[Collected data]
------

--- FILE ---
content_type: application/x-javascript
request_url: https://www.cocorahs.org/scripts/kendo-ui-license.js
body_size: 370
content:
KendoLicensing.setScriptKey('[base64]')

------

## ABOUT THIS EXERCISE
Please set down each entry again, word for word.

## ANSWER TO THIS TASK
--- FILE ---
content_type: application/x-javascript
request_url: https://www.cocorahs.org/scripts/kendo-ui-license.js
body_size: 370
content:
KendoLicensing.setScriptKey('[base64]')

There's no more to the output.